What a time to be alive. Bryan Cranston, 25 years and six Emmys after playing “Snizzard” in Mighty Morphin’ Power Rangers, is returning to the franchise reboot as the all-new ultra-realistic Zordon. The actor, best known for Breaking Bad and his Oscar-nominated turn in Trumbo, always brings a certain level of intensity to even the lightest of roles. So thank god he’s here to play Zordon, a giant head trapped in a tube whose slightly electronic baritone was always the most respectable thing in the original Rangers franchise, at least until his untimely and frankly rather traumatising self-sacrifice at the end of the Power Rangers in Space series back in ’98.

Everything about Power Rangers – the grim and gritty 2k17 edition – has been specially crafted to appeal to a wide demographic of self-loathing nostalgia-mongers keen to see any and every property they hold dear exhumed for inspection and re-evaluation, aka “reboots”. Which is no bad thing; one of the finest thought experiments in any social situation is “what would x be like in real life?”

So it is that in recent years, we’ve had a pseudo-late night Muppets reimagining that proved a little too cynical for many viewers; a pair of excellent movies riffing on the joy of LEGO; and, amazingly, a proper version of A Series of Unfortunate Events, after the previous interpretation apparently forgot the “unfortunate” part. Even bloody Trumpton got a gritty reboot last year, courtesy of Radiohead. And this is before we get onto the ongoing wave of pointless wonder that is every single Disney remake, and the far more pleasing (if, disturbingly, probably now perpetual) returns to the Star Wars universe.

But why stop with properties that have already been squeezed dry onscreen? This is the main complaint with each of these reboots. Donald Glover and nice CGI is fine, but we already have Matthew Broderick and nice cel animation. To that end, here are ten kids’ properties that deserve to finally fulfill their big-screen potential:

1. Animorphs.

Oh wait, we’ve been through this before. Sorry.

1. Johnny Bravo

Bravo

Courtesy of: Cartoon Network

A man-out-of-time even at the time, who could be resurrected quite brilliantly by any of a number of brilliant modern comedy-writers. There’s a tragicomic listlessness to Johnny, that preening bundle of macho insecurities, that – no, seriously – Lena Dunham would just about have the chops for. Though pressing further than Girls, we can look to similar themes in Broad City and Unbreakable Kimmy Schmidt, both of which have far more surreal sensibilities that could serve Johnny Bravo even better.

__Supplied data__.
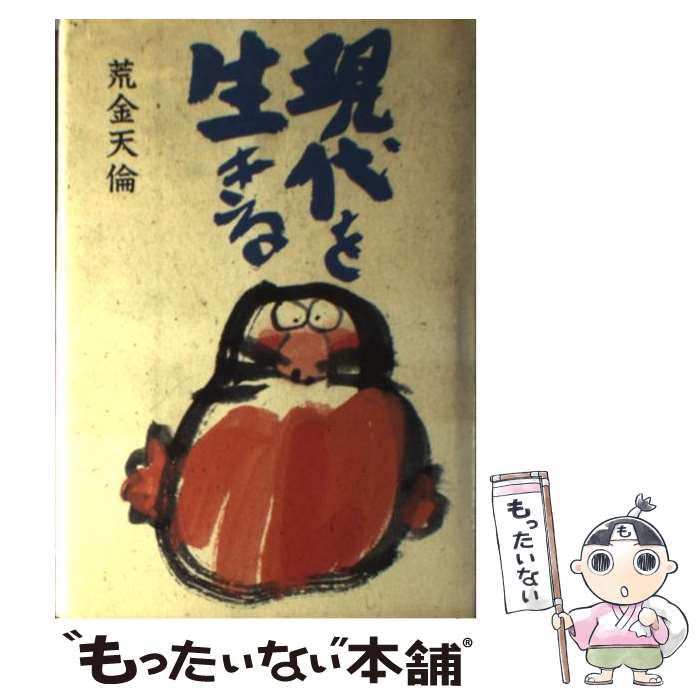 【中古】 現代を生きる / 荒金 天倫 / 鈴木出版 [単行本]【メール便送料無料】【最短翌日配達対応】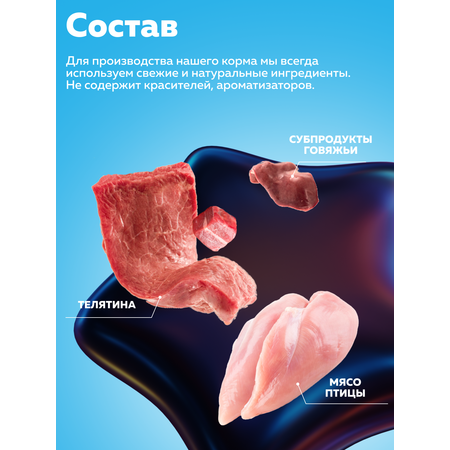 Корм влажный Зоогурман МЯСНОЕ АССОРТИ Телятина с индейкой, 300 гр х 10 шт
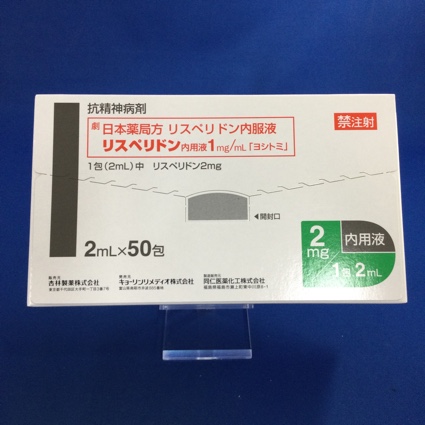 リスペリドン内用液1mg/mL「ヨシトミ」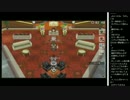 14.12.15 永井先生 みんゴル6＃1(2/8)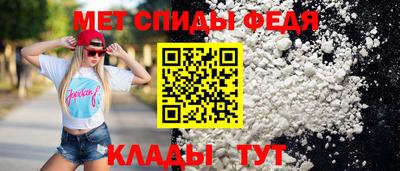 сатива Тула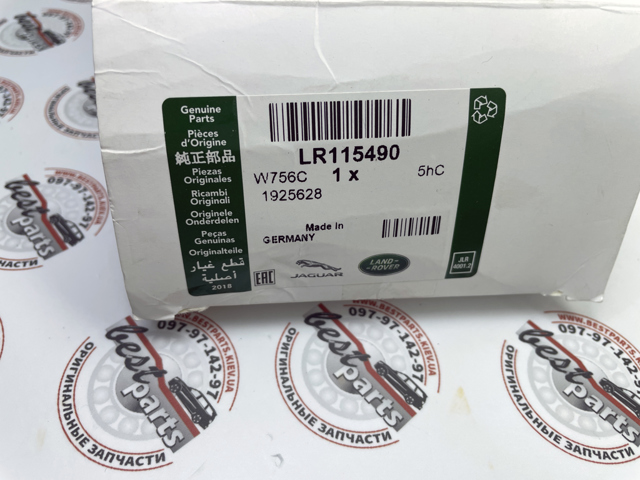  Land Rover LR115490 цена, от 47.03 USD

__Work order A__.
In the article on kids' franchise reboots, who gave Trumpton a gritty reboot last year?
__Work order B__.
Set down everything in the article on kids' franchise reboots from "Courtesy of: Cartoon" down to "serve Johnny Bravo even better.".

__Written solution A__.
Radiohead

__Written solution B__.
Courtesy of: Cartoon Network

A man-out-of-time even at the time, who could be resurrected quite brilliantly by any of a number of brilliant modern comedy-writers. There’s a tragicomic listlessness to Johnny, that preening bundle of macho insecurities, that – no, seriously – Lena Dunham would just about have the chops for. Though pressing further than Girls, we can look to similar themes in Broad City and Unbreakable Kimmy Schmidt, both of which have far more surreal sensibilities that could serve Johnny Bravo even better.